Baker’s approach to storytelling is audacious, melding comic sequences with prose to forge a narrative that entertains and invites introspection on the nature of storytelling, fandom, and the dichotomy between creator and creation. The artwork, predominantly cast in shades of pink and white, adds a layer of surrealism to the narrative, transforming traditional comic book aesthetics into a bold statement on visual narrative. The comic portion of Mary Tyler MooreHawk is a haze of bubblegum pink, and I mean that in the best way possible. The comics are shades of pink and white – completely pink and white. Imagine black and white newspaper cartoons, but make them pink and white. Should this work? Even after reading the book, I’m uncertain if Baker’s coloring choice works despite its boldness. I found the pink and white coloring a bold choice, but there were times in the book when so much was happening on the panel that the monochromatic color scheme made it difficult to follow the action.

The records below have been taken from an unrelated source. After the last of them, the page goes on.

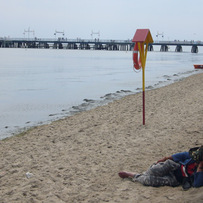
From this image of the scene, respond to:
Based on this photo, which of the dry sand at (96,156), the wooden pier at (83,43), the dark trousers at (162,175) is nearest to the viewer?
the dark trousers at (162,175)

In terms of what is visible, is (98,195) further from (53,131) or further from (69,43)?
(69,43)

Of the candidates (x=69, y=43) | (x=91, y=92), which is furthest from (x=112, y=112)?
(x=69, y=43)

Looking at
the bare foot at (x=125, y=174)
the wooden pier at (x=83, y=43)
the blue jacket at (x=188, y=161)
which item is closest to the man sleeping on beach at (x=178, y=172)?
the blue jacket at (x=188, y=161)

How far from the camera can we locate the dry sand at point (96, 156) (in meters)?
4.21

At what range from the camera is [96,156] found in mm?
5820

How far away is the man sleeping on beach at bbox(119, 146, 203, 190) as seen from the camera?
3.70 m

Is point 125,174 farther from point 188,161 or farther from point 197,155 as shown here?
point 197,155

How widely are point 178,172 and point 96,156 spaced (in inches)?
78.1

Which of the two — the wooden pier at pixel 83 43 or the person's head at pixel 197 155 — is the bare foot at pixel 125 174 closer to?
the person's head at pixel 197 155

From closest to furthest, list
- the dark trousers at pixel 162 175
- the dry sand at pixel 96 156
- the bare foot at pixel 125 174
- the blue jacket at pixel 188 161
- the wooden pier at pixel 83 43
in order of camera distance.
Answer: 1. the blue jacket at pixel 188 161
2. the dark trousers at pixel 162 175
3. the dry sand at pixel 96 156
4. the bare foot at pixel 125 174
5. the wooden pier at pixel 83 43

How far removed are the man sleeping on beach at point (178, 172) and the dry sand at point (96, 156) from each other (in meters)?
0.09

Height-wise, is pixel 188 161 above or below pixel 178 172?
above

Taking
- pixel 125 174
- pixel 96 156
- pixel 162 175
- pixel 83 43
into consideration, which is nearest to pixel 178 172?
pixel 162 175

Meanwhile, the prose sections delve deep into a speculative future, exploring themes of corporatism, entertainment, and the essence of physicality in an increasingly digital world.

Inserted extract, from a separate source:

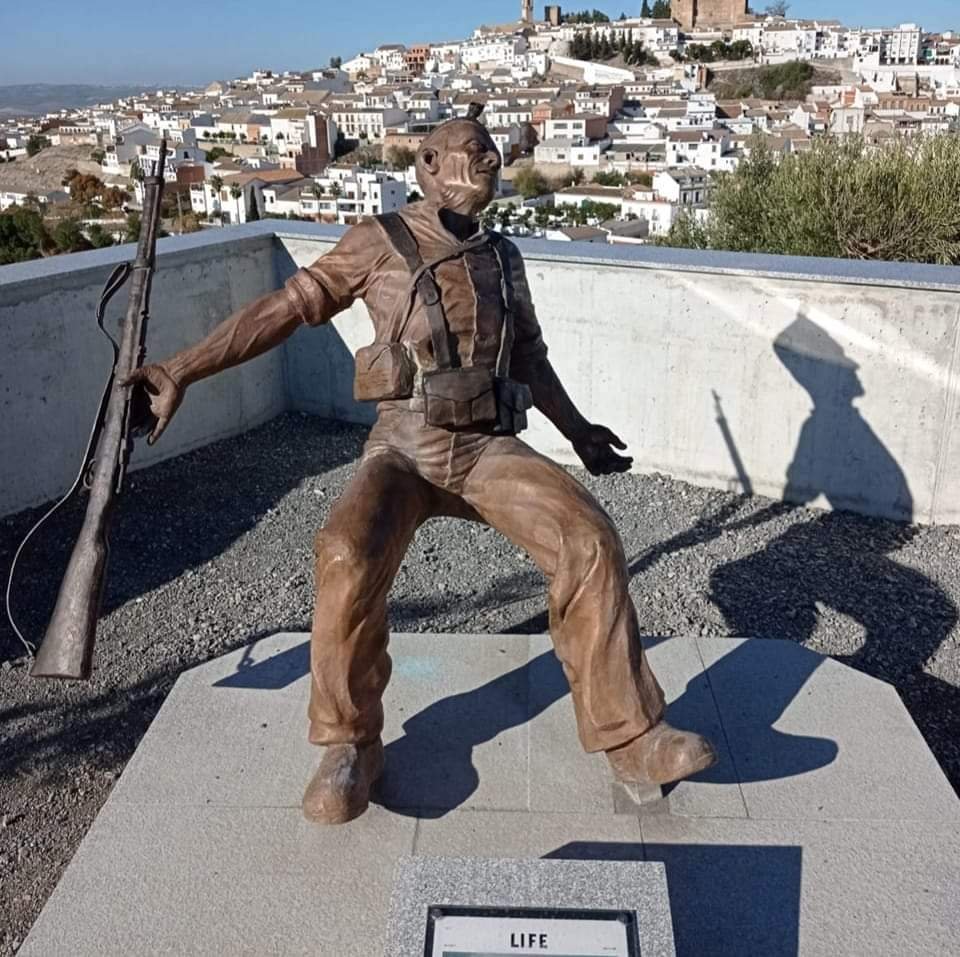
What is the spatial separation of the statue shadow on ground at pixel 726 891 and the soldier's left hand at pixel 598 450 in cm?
137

There are two Dave Bakers in Mary Tyler MooreHawk—Dave Baker, the journalist, and Dave Baker, the artist. Mary Tyler MooreHawk is a story about these two Dave Bakers and their connection to the titular cult-classic television show. Chapters of the Mary Tyler MooreHawk comic alternate between articles from a mysterious magazine, Physicalist Today. These alternating sections combine to create a dystopian world with two Dave Bakers and one fictional teenage superhero.

Yet, it is not merely the novel’s structure and aesthetic that captivates; Baker’s narrative ambitiously interrogates the fabric of pop culture itself, weaving a complex tapestry that reflects on storytelling’s creation, consumption, and cultural impact. The inclusion of Baker as a character within his narrative adds a layer of meta-commentary, blurring the lines between reality and fiction in a way that is both clever and disorienting.

Mary Tyler MooreHawk is a testament to Baker’s prowess as a storyteller and an artist, showcasing his ability to craft a work that is both a homage to and a critique of the comic book medium. It resonates with the spirit of works like Infinite Jest and House of Leaves, employing a non-linear narrative and footnotes to create a richly layered story that demands and rewards the reader’s engagement.

Upon my initial reading of Mary Tyler MooreHawk, I was taken aback by all of the wild experimental pieces, from the art to the prose, and I was honestly overwhelmed. However, after allowing the book to digest, I understood that this graphic novel is not just a traditional comic book adventure but a philosophical inquiry, a visual feast, and a narrative labyrinth inviting exploration. It challenges readers to question the boundaries between fiction and reality, the role of the creator, and the impact of stories on our understanding of the world.

Baker’s Mary Tyler MooreHawk is a bold, ambitious work that defies easy categorization, offering a unique and unforgettable reading experience that is as thought-provoking as it is entertaining.